Le conseil municipal demande aussi au directeur de la Ville, Kent Kirkpatrick, de rencontrer les représentants du gouvernement et les chefs d'entreprises afin d'élaborer un plan visant à assurer la poursuite des opérations de Nortel à Ottawa.
«La vente de parties de Nortel signifierait la perte d'une propriété intellectuelle clé et, peut-être même, la fin du secteur de la haute technologie à Ottawa», estime la conseillère du quartier Kanata Nord, Marianne Wilkinson.

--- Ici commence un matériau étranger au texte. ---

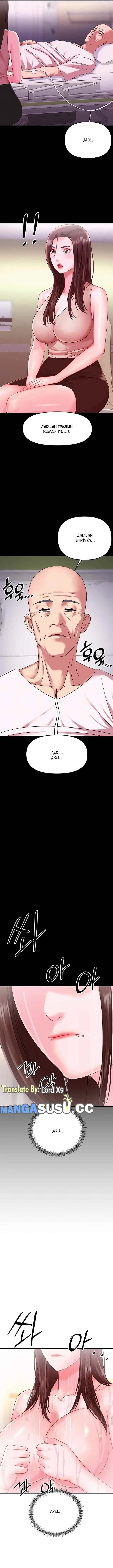 image-komik-my-young-married-teacher-chapter-14-16/28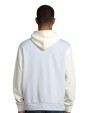 SOL'S Unisex Collins Hooded Sweatshirt Sweatshirts personalisierbar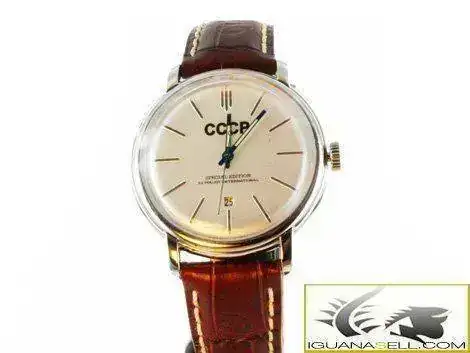 66-Watch-Slava-2416-Limited-Edition-2416-C196611-6.webp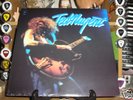 1975 Ted Nugent Factory Sealed Vinyl LP 1st Pressing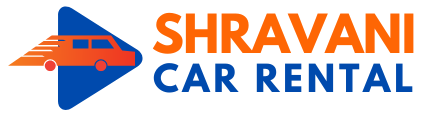 Sharvani Car Rental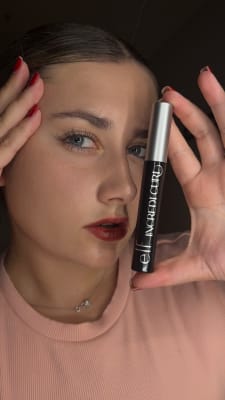 View Gallery Image #2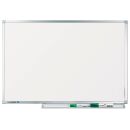 Legamaster Whiteboard PROFESSIONAL 180,0 x 90,0 cm weiß emaillierter Stahl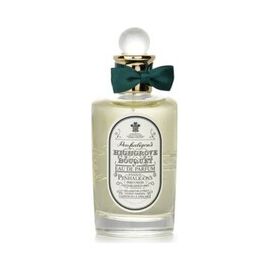 PENHALIGON´S HIGHGROVE BOUQUET EDP 100ML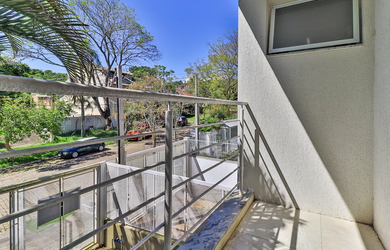 Imagem 10: Casa à venda em Porto Alegre-RS, bairro Ipanema: 3 quartos, 1 suíte, 3 banheiros, 2 vagas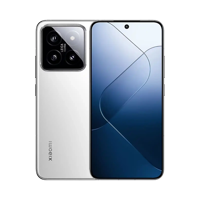 Xiaomi 14 - 256 GB - Beyaz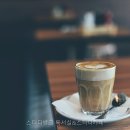 스터디뱅크 독서실&amp;스터디카페 아늑한 분위기에 깜짝 놀랐다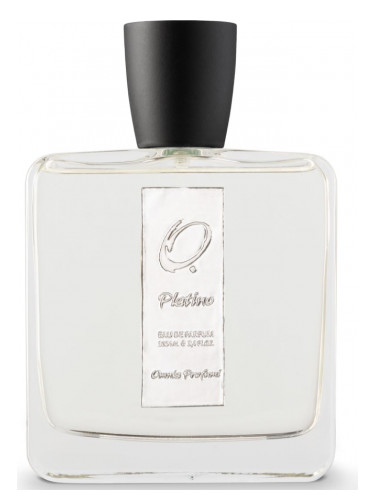 Omnia Profumi Platino Unisex Parfüm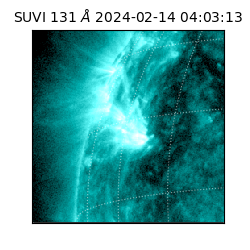 suvi - 2024-02-14T04:03:13.689000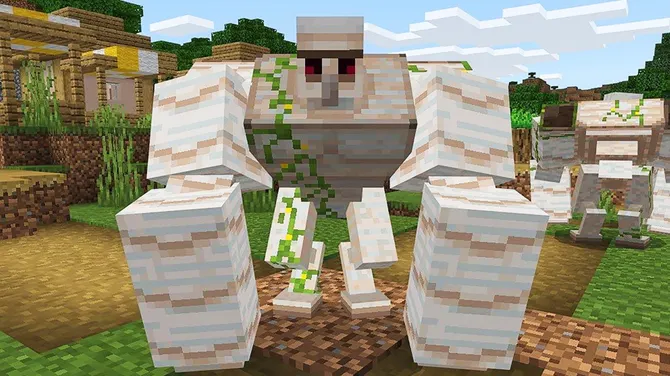 Скриншот 1/6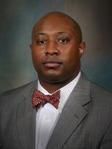 Leon Jones Jr., experienced Family Law attorney in Little Rock, AR with 1 reviews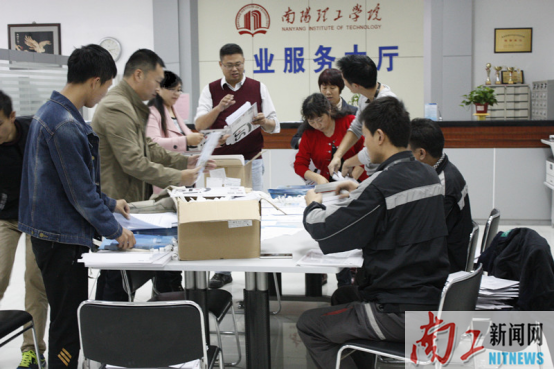 2016-10-21_160119_730501.png 图片1.png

Les élus font valoir que la compagnie qui a notamment fourni des interrupteurs pour les télécommunications au pays constitue un important centre de recherche et de développement. Le démantèlement de Nortel pourrait entraîner la perte de plus de 20 000 emplois, en plus d'avoir des répercussions profondes sur l'économie de la région.
«Nous ne pouvons nous permettre de perdre ce moteur intellectuel et économique d'envergure, estime le maire intérimaire Michel Bellemare. En travaillant avec nos partenaires du gouvernement et les chefs d'entreprises de la région, nous pouvons assurer l'avenir de Nortel à Ottawa.»
Nortel Networks Corp. s'est placée en début d'année sous la protection de la cour contre ses créanciers, en vertu de la Loi sur les arrangements avec les créanciers des compagnies.